## EXTRACT

========

You either work on the basis that 99% of current freelancers are people that would have been Sch D self employed before S44-7 but had to incorporate, or that they have always been employees of whoever they are working for at the moment.

IR35 is a politically motivated tax, dreamt up by Dim Prawn in a frenzy of left-wing righteousness. It is nothing to do with employment status and never has been. If she hadn't chosen to use employment characteristics as the measure of liability but gone with something more proerly defined, we wouldn't be having this discussion.

I'm afraid I will not accept that because of the badly flawed tenets of IR35 that I should assume I am a employee, disguised or otherwise. At worst I am a self employed worker with an unnecessary trading vehicle. And I can find roughly 18,000 other people (at least!) who would agree with me.

As for the P35 questions - where is this flood of skilled tax inspectors going to come from to try and recover the comparatively tiny amount of money IR35 represents? They haven't got enough to meet their current workload...
Your first paragraph is a combination of idealism mixed with distorted fact. Unfortunately, the law doesn't work that way.

On your second point: again it is based on idealism that implies that shoulds + oughts = therefore I am. Again, the law doesn't work that way. I can very well guess where that 18,000 comes from.

On your third point: it's not about bringing in a greater volume of inspectors, it's about HMRC using existing resources more carefully to target contractors with greater precision. That's why they incorporated Q6 in the first place. If it was about increased volumes of inspectors, they wouldn't have bothered including it.

I think it's also important to point out that duty of care is essential when assessing your IR35 status. Without it, an IR35 ruling could cost you a denied insurance claim as well as extra tax and NICs that could mount up if the underpayment of tax is left undetected for six years. Contractors sometimes think that insurance is all they need to think about. It's not. Far from it.

My approach to answering queries like this is based on the facts and to express caution - not about presenting ideals as facts and resorting to denial. That's what these BN66 petitioners did when they took on offshore schemes - and now, it seems, they will be paying the price. No doubt they heard lots of testimonials from peers claiming that they were silly, or foolish not to take advantage of these schemes. After all they were legal - tax avoidance is legal ...blah blah...

========

## WHAT TO WORK ON
- 1) In the IR35 discussion, how many years can an underpayment of tax go undetected while extra tax and NICs mount up?
- 2) Duplicate the passage of the IR35 discussion starting with "As for the P35" and going on through "bothered including it.".

Saved entries:
========

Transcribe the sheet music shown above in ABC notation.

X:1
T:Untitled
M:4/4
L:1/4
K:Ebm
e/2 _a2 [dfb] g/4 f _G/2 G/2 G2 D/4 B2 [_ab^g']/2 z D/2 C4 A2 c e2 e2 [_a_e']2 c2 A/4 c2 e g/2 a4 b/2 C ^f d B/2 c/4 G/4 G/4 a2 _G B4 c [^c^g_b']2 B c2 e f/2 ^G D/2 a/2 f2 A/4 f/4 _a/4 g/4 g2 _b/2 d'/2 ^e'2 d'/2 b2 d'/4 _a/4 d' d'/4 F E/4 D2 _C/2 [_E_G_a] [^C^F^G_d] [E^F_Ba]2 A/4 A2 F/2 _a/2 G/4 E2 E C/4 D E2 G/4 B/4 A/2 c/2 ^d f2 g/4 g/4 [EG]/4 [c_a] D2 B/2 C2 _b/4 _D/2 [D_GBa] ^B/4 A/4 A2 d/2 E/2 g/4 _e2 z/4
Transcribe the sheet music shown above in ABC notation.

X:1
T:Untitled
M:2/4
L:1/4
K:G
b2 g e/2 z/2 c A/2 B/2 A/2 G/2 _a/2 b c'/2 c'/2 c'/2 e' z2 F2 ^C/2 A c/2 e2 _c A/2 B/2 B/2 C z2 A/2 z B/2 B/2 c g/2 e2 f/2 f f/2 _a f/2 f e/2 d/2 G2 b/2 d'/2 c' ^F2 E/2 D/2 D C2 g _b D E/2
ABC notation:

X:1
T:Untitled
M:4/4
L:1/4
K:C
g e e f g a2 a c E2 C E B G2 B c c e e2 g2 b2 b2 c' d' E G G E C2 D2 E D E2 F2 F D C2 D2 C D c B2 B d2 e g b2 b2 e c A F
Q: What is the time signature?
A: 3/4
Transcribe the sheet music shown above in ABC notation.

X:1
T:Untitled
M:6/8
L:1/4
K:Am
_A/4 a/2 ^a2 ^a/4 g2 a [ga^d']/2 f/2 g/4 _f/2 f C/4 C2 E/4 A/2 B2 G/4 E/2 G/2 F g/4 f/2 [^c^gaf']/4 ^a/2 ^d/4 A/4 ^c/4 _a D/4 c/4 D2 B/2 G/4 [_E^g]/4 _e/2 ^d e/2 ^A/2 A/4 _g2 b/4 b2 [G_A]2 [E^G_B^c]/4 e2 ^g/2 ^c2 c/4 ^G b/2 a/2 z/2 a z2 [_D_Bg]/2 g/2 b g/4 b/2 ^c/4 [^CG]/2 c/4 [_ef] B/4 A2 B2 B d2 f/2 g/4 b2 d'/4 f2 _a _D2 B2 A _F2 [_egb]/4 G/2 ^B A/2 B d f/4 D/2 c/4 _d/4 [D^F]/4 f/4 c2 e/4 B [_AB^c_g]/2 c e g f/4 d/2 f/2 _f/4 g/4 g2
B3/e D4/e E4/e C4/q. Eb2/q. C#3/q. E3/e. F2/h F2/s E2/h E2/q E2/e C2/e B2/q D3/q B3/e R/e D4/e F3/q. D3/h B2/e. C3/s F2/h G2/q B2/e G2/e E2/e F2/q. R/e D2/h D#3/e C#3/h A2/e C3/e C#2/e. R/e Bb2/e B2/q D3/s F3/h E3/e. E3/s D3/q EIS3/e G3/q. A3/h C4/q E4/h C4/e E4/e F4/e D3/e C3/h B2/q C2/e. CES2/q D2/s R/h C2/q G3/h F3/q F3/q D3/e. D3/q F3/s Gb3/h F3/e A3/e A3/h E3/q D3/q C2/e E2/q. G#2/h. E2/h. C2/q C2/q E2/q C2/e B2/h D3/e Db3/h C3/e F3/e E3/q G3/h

========

## ANSWERS
- 1) Six years.

- 2)
As for the P35 questions - where is this flood of skilled tax inspectors going to come from to try and recover the comparatively tiny amount of money IR35 represents? They haven't got enough to meet their current workload...
Your first paragraph is a combination of idealism mixed with distorted fact. Unfortunately, the law doesn't work that way.

On your second point: again it is based on idealism that implies that shoulds + oughts = therefore I am. Again, the law doesn't work that way. I can very well guess where that 18,000 comes from.

On your third point: it's not about bringing in a greater volume of inspectors, it's about HMRC using existing resources more carefully to target contractors with greater precision. That's why they incorporated Q6 in the first place. If it was about increased volumes of inspectors, they wouldn't have bothered including it.